SINGAPORE – What do Joshua Benjamin Jeyaretnam (JBJ), Sylvia Lim and Francis Seow have in common? A little known fact that most take for granted is that all three were formerly part of the establishment.
JBJ used to be part of Singapore’s legal service, serving in various various posts, including magistrate, district judge, crown counsel, deputy public prosecutor and registrar of the Supreme Court. Like JBJ, Francis joined the legal service and rose up through the ranks to become Solicitor-General. He was also the President of the Law Society. Sylvia Lim joined the Singapore Police Force as a Police Inspector and eventually became the staff officer to the Director of the Criminal Investigation Department.
How did they perform at the polls? JBJ eventually became the strongest opposition candidate by the late 70s, and was the first opposition candidate to achieve a breakthrough in PAP’s stranglehold. During his maiden election, Francis was part of a team contesting Eunos GRC, which stretched the PAP to the limit, only to lose with a narrow 49.11% of the votes. It was the best result that the opposition could ever muster so far in a challenge for a GRC. Sylvia also turned in a decent performance, achieving a respectable 43.9% margin during her maiden elections with the team she helmed at Aljunied GRC.
Thus, it appears that there is some causal relation between an earlier career within the establishment and a strong performance later at the polls as an opposition. What can their strong performance at the polls be attributed to? Perhaps, their previous background within the establishment may have raised their credibility profile in the eyes of the voters. Maybe, due to their previous stint within the public service, they may be perceived as being in a good position to represent the public’s interests because the candidate by virtue of his previous links may possibly be in a good position to expedite on issues that concern voters the most. Their links to the establishment means it is easier for them to find support from there, which may in certain instances be crucial in improving their performance at the polls.
There is an upcoming candidate who appears to fit into the mold of candidates who were previously part of the establishment. He is none other than Mr Tan Kin Lian. Tan joined NTUC Income (NTUC is considered part of the establishment) in 1977 as the chief executive officer and gradually built up its business, assets and sphere of influence. From a base of S$28 million, the total assets increased to over $18 billion during the time of his retirement. It is also interesting that Tan was also a member of the PAP for over 30 years, but has since quit from the party. He made the following observation of the PAP: “When I joined the PAP, it was the party of the people. It carried out many remarkable projects, such as building HDB flats, and created a transparent economy … … But as the years go by, I think the party has lost touch with the ground.”

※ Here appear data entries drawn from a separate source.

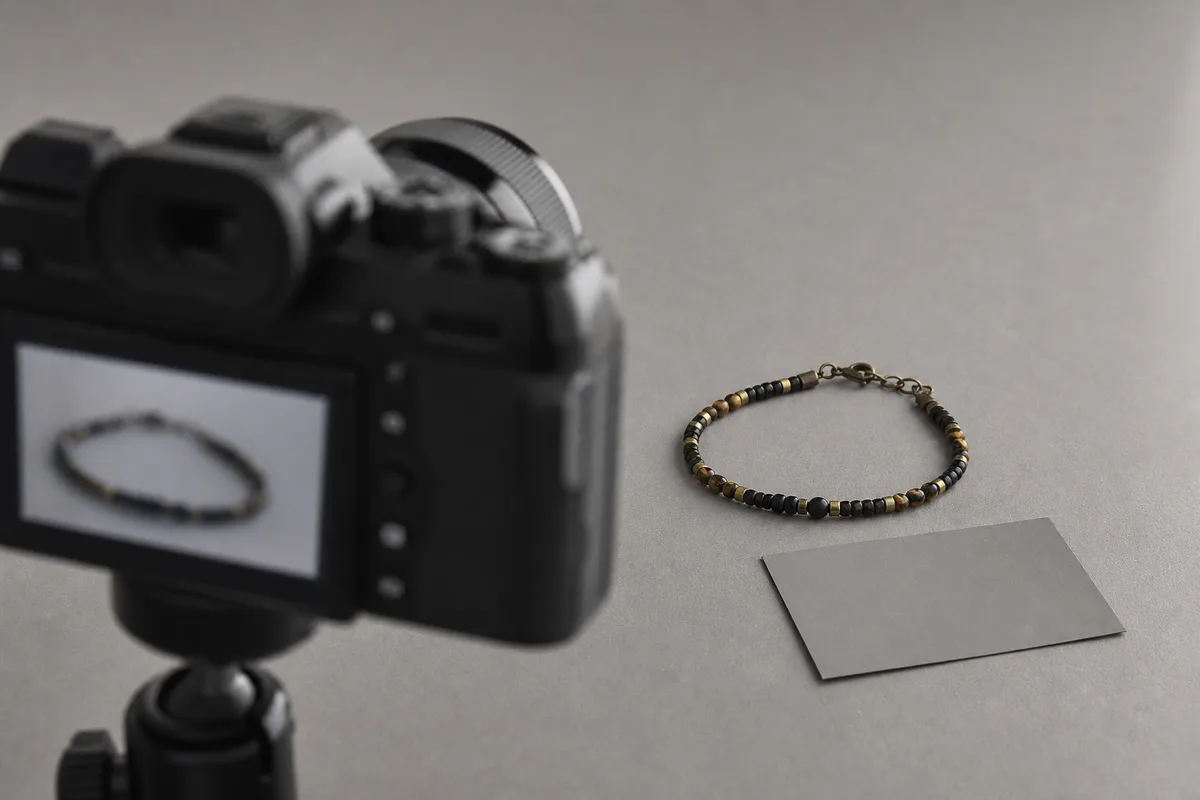 Appareil photo sur trépied de table cadrant un bijou artisanal posé sur un fond gris neutre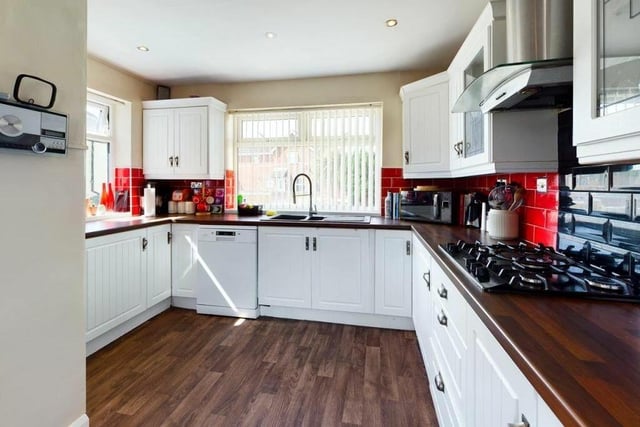 An attractive kitchen with shaker-style units.
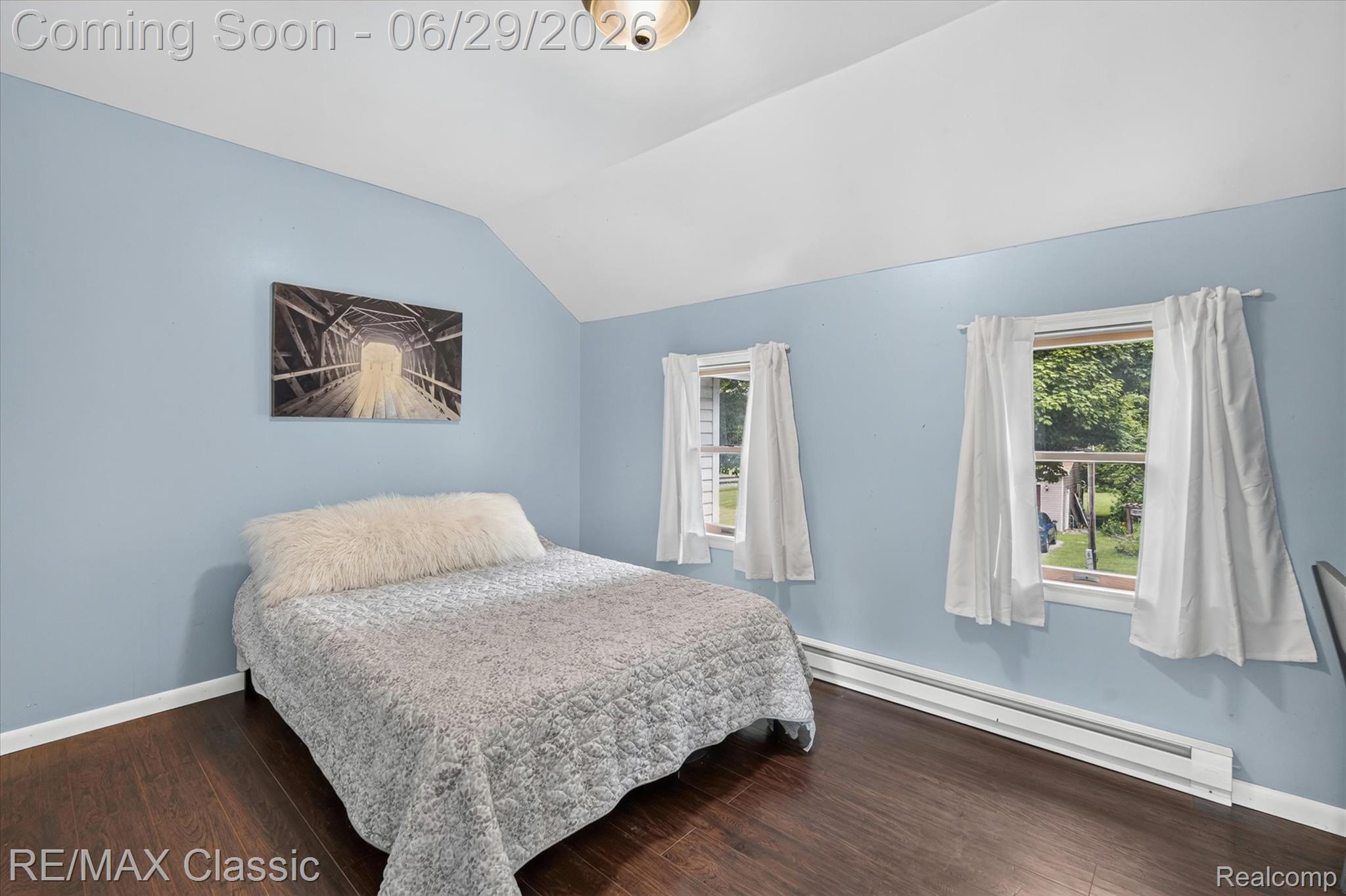 352 Meribah Road Highland, MI 48356 - Photo 18 of 39 Room featuring dark wood-finish flooring, light blue wall paint, and white trim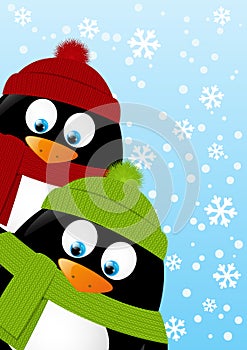 Cute cartoon penguins on winter background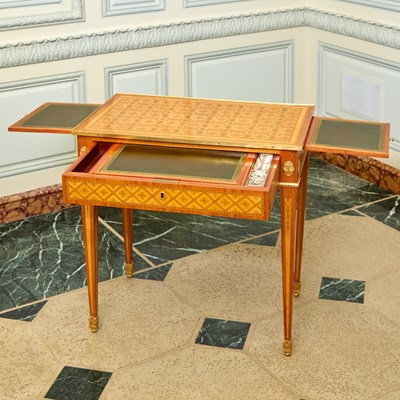 Lot 142 - Louis XVI Gilt Bronze Mounted Tulipwood Parquetry Table à Écrire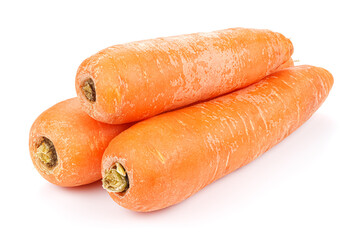 Three fresh washed carrots in stack isolated on white background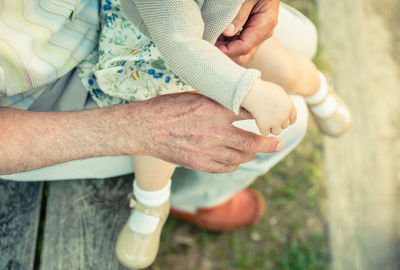 High angle view of woman holding hands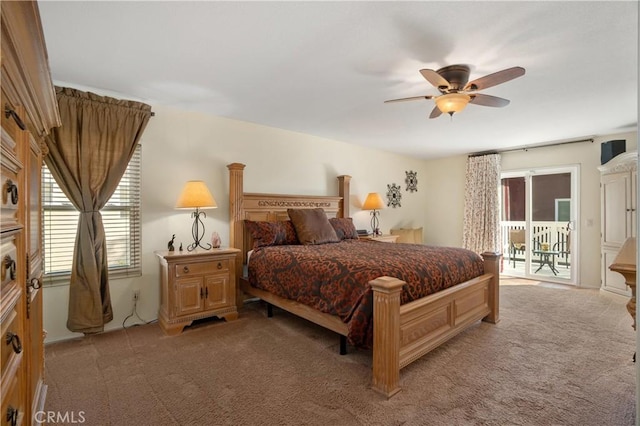 bedroom featuring multiple windows, light carpet, and access to outside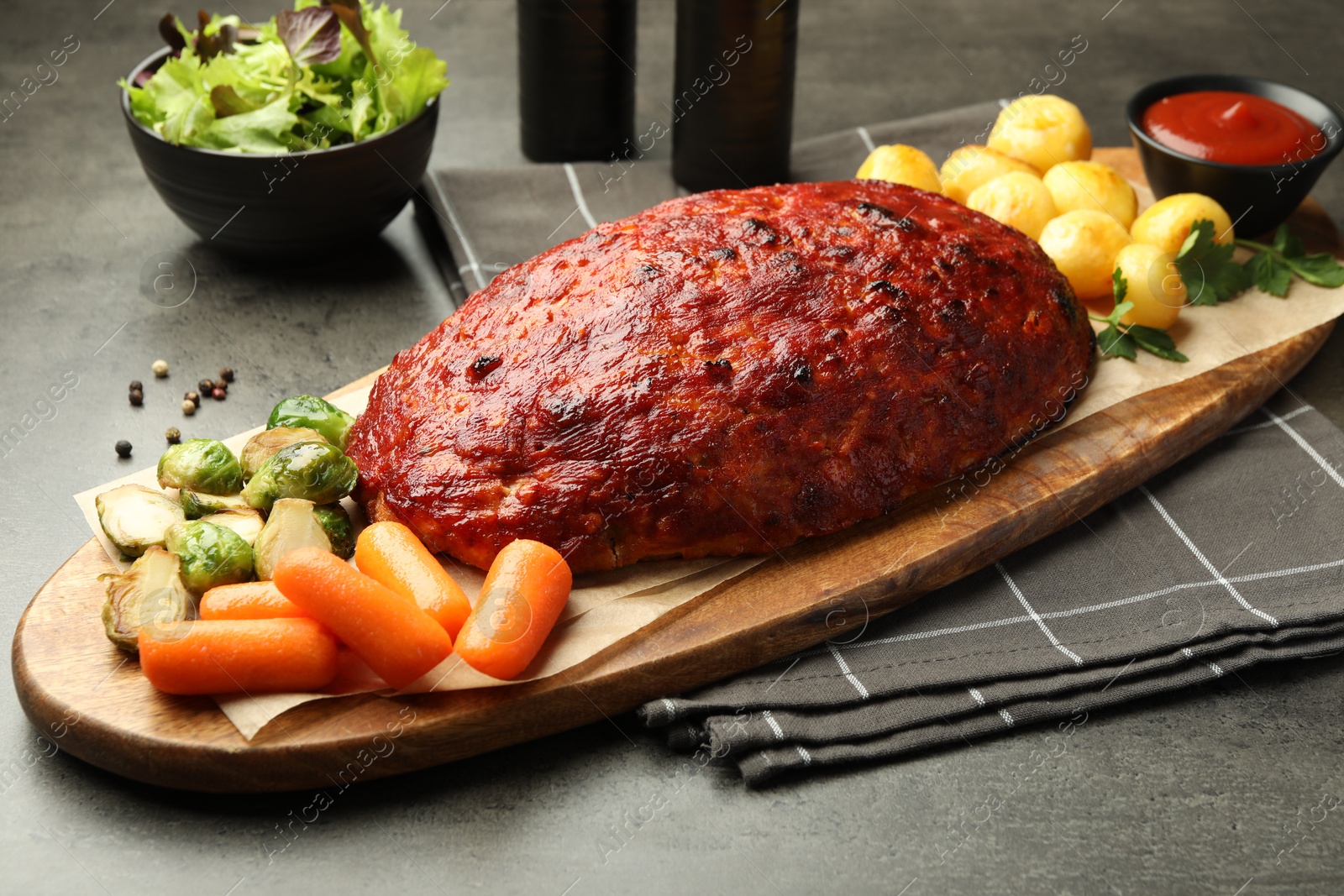 Photo of Delicious turkey meatloaf with vegetables on grey table, closeup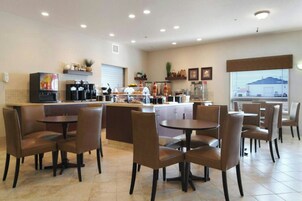 A restaurant with booths and tables, a coffee station, and a view of the outside.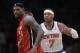 Miami Heat forward LeBron James (6) is shown with New York Knicks forward Carmelo Anthony (7) before their NBA basketball game at Madison Square Garden in New York, Sunday, March 3, 2013. (AP Photo/Kathy Willens)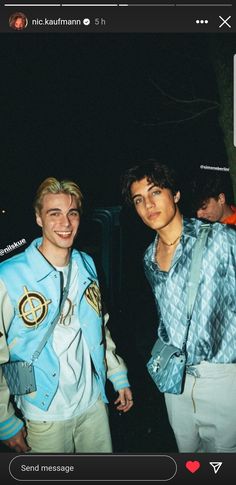 two young men standing next to each other in front of a dark background, one is wearing a blue shirt and the other has white pants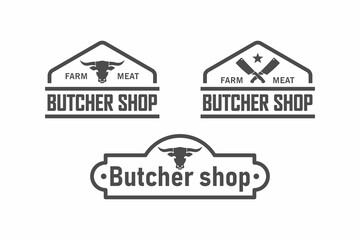 Fototapeta premium Set of black and white illustrations bull head, crossed knives, text on a white background.Vector illustration for logos, emblems, signage. Butcher shop, farm, butchery logo.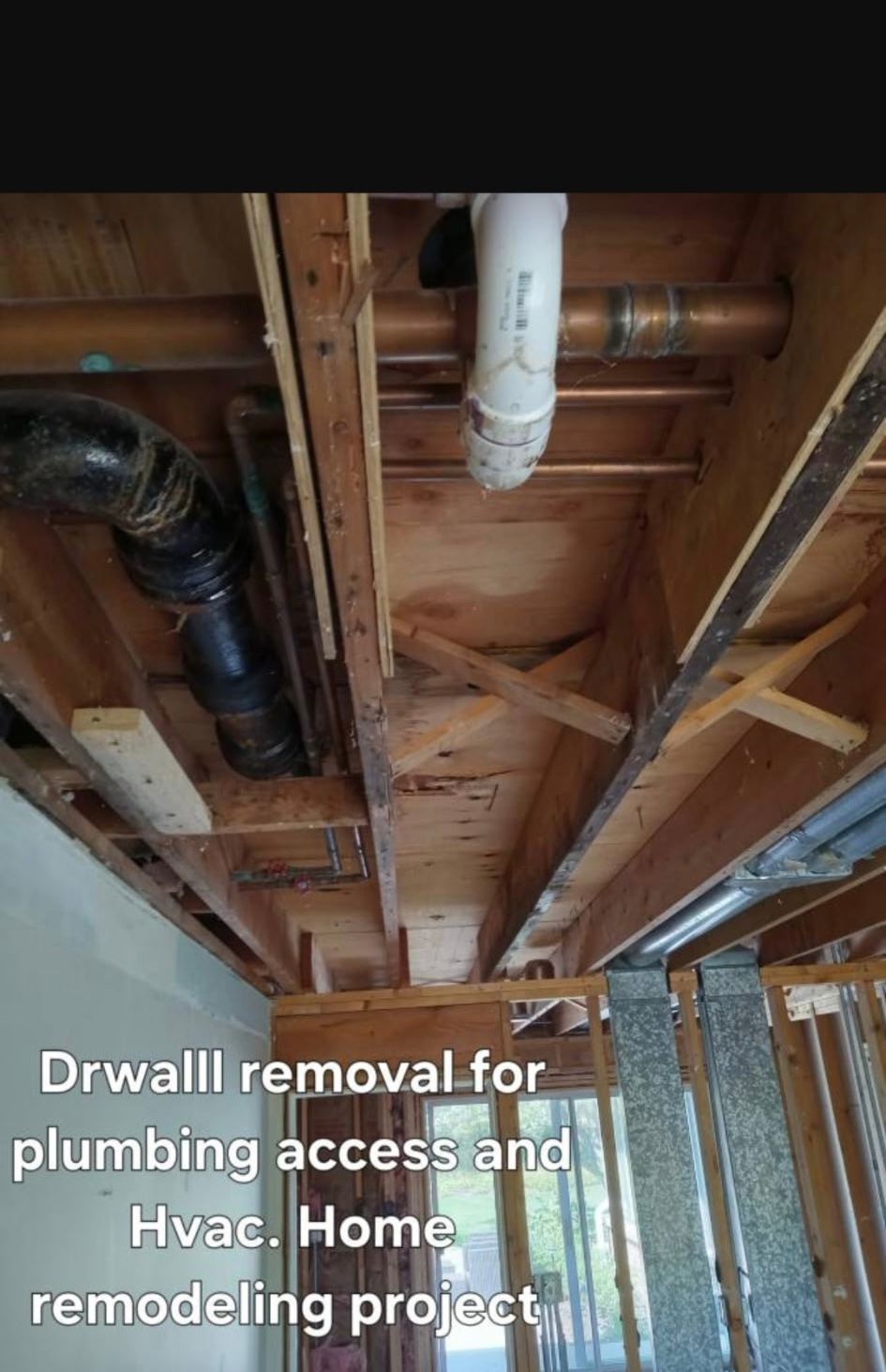 Exposed ceiling joists and ducts during drywall removal for plumbing and HVAC access in a home remodel.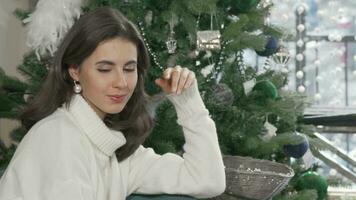 Gorgeous woman smiling to the camera sitting near Christmas tree at home video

However, the verdict is not yet out on whether Tan would come forward to contest the next General Elections. If Tan finally decides to come forward, he could be a major coup for the opposition party that takes him in. Of course, he doesn’t have to join any of the opposition parties if he elects to contest as an independent candidate. Anyhow, history seems to favor him. After all, he shares a similar background of an earlier career spent as part of the establishment, just like the aforementioned candidates who have done substantial damages at the polls so far, albeit from the perspective of the ruling party. It wouldn’t be surprising if Tan turns in a strong performance in the event that he eventually decides to contest.
Minister Mentor Lee Kuan Yew predicted there will be an increasing number of well-educated candidates with university degrees who will come forth and contest against the PAP. However, one source he didn’t mention is that which comes from the very establishment around himself.